Web page caption snippets
· · · ·

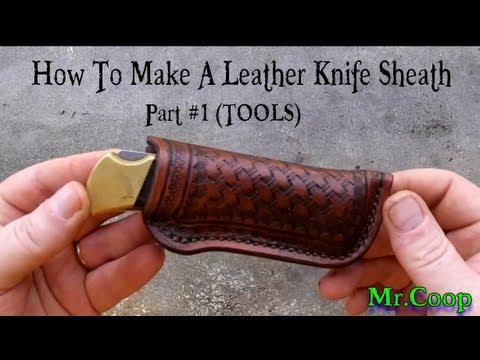 How To Make A Leather Knife Sheath 1 Tools Youtube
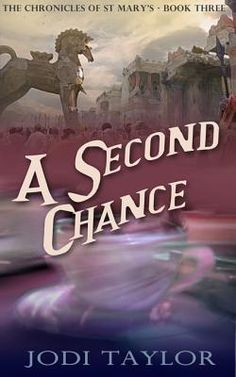 A Second Chance (The Chronicles of St. Mary's #3) - Jodi Taylor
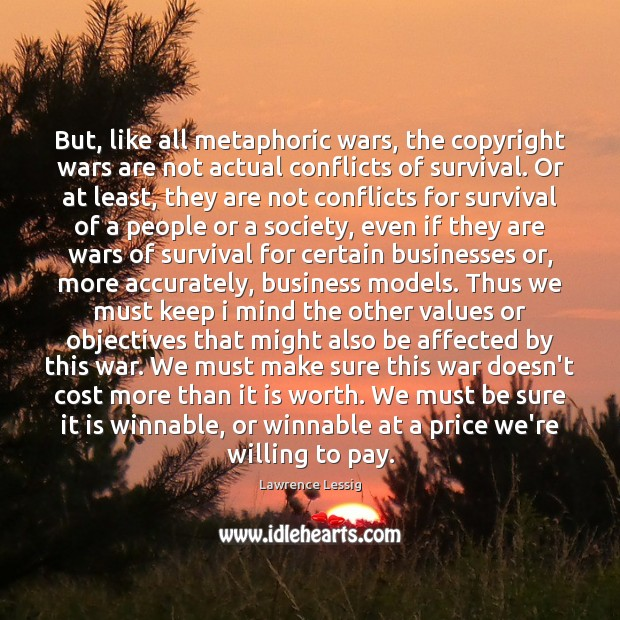But, like all metaphoric wars, the copyright wars are not actual conflicts Image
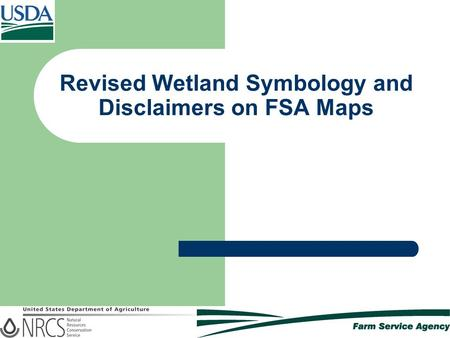 Revised Wetland Symbology and Disclaimers on FSA Maps.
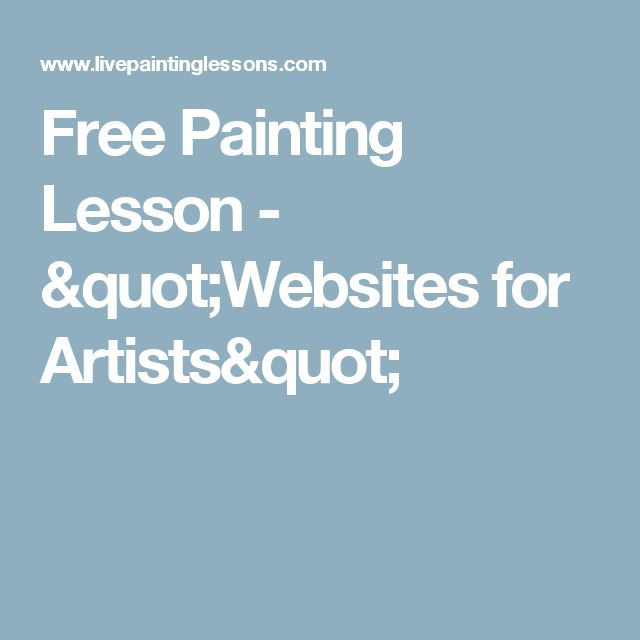 "Free Painting Lesson - ""Websites for Artists"""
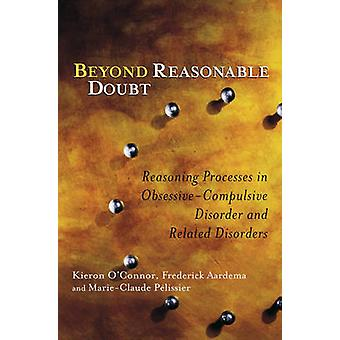 Beyond Reasonable Doubt - Reasoning Processes in Obsessive-Compulsive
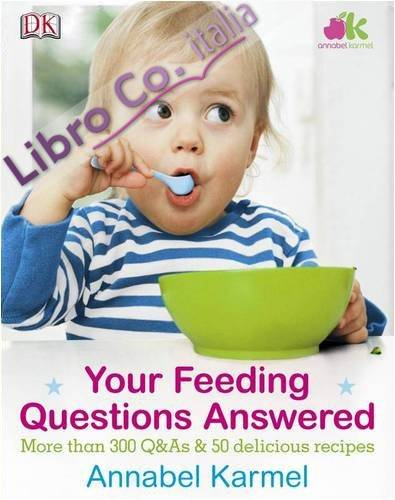 Your Feeding Questions Answered.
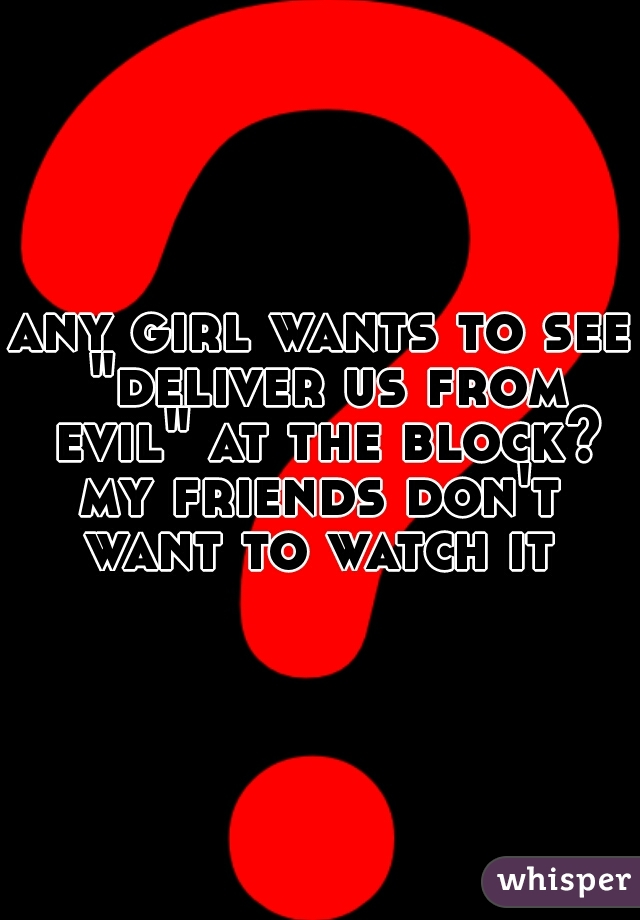"any girl wants to see ""deliver us from evil"" at the block? my friends don't want to watch it"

· · · ·

■ **TASK ITEM**: In the answer, the lines from the one containing "Your Feeding Questions Answered." to the end of the records above must be written out exactly, both ends included; the pictures must not appear.

■ **SOLUTION TO THIS TASK**:
 Your Feeding Questions Answered.
"any girl wants to see ""deliver us from evil"" at the block? my friends don't want to watch it"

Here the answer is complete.